Azouma leur explique que pendant leurs règles, les filles peuvent faire tout ce qu’elles veulent: pratiquer un sport, aller à l’école, préparer à manger pour tout le monde. Les élèves apprennent que les menstruations ne justifient pas la moquerie et que les filles peuvent éviter les désagréments avec des gestes simples comme changer et laver régulièrement les protections. C’est grâce à la présence et aux encouragements d’Azouma qu’aujourd’hui, trois générations de femmes – Nangnon, Sahadath et Koto – se livrent et parlent ouvertement du cycle menstruel, même avec des personnes étrangères.

Les leçons appelées «causeries éducatives », pendant lesquelles des sujets comme la puberté sont abordés, sont très appréciées par les élèves.

Au tour de la communauté

Les propos de la mère de Nangnon soulignent l’importance de parler ouvertement du cycle menstruel: «Moi aussi j’apprends des choses grâce à ma fille. J’aurais aimé savoir plus tôt que les règles sont un phénomène naturel qui sont le signe qu’une femme peut avoir des enfants.» Elle-même n’a pas osé préparer sa fille à ce moment où elle passerait du statut de fillette à celui de jeune femme.

Ouagou voit désormais grandir une génération qui ne parle peut-être pas en public du cycle féminin et de ses implications pour les filles et les femmes, mais qui sait de quoi il s’agit. Qui sait qu’il faut briser le tabou, dépasser les mythes et les idées reçues. Une génération qui n’a plus honte et qui ne s’impose plus de limites, même pendant cette période du mois.

Nangnon fait partie de cette génération. Lorsqu’on lui demande ce qu’elle aimerait faire plus tard, la jeune femme, d’habitude si réservée, n’hésite pas un instant: «Enseignante!» De préférence ici, à l’école. Et si elle a un jour une fille, elle souhaite que celle-ci soit informée très tôt sur le cycle féminin. Il ne faudrait pas qu’elle ne sache pas ce qui lui arrive. Il ne faudrait pas qu’elle en ait peur. Non, cela ne devra jamais arriver à sa fille.

 

Le projet NimDora au Bénin est essentiellement financé par des fondations et des institutions publiques ainsi que par des
dons. Ces fonds sont complétés par des contributions de la DDC.

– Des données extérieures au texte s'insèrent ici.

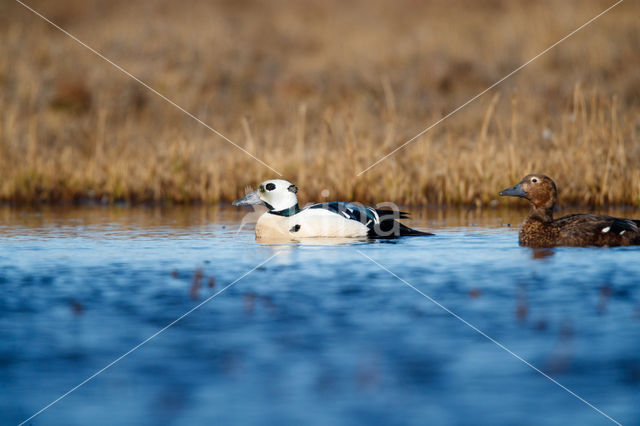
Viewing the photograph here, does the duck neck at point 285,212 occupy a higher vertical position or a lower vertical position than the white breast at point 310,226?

La situation au Bénin, un pays en plein développement

Le Bénin compte près de 12 millions d’habitants et habitantes. En 2020, la Banque mondiale a annoncé son passage à la catégorie des économies à revenu intermédiaire inférieur. Le gouvernement démocratiquement élu est considéré comme stable. Toutefois, la situation sécuritaire est délicate, notamment aux frontières nord avec le Burkina Faso, le Niger et le Nigeria où des groupes extrémistes se livrent à une grande violence. Plus de 40% des personnes habitant en zone rurale et près de 30% de celles habitant en ville vivent dans la pauvreté. L’exode rural est important et les villes se développent rapidement. 45% de la population a moins de 15 ans, ce qui représente un grand défi pour le pays, car tout le monde a besoin d’éducation et de soins. Fin 2019, seuls 54,8% des enfants avaient terminé l’école primaire. Un tiers des enfants souffrent de malnutrition chronique et un enfant sur dix est fortement sous-alimenté. Le Bénin a fait de grands progrès en matière d’approvisionnement en eau: alors qu’en 2017, seuls 42% de la population rurale avaient accès à l’eau potable, cette proportion est aujourd’hui de 73%. Il manque cependant encore de toilettes en de nombreux endroits, ce qui favorise la propagation de maladies – ce dans un pays qui compte à peine quatre médecins pour 100’000 habitants, contre 200 en Suisse.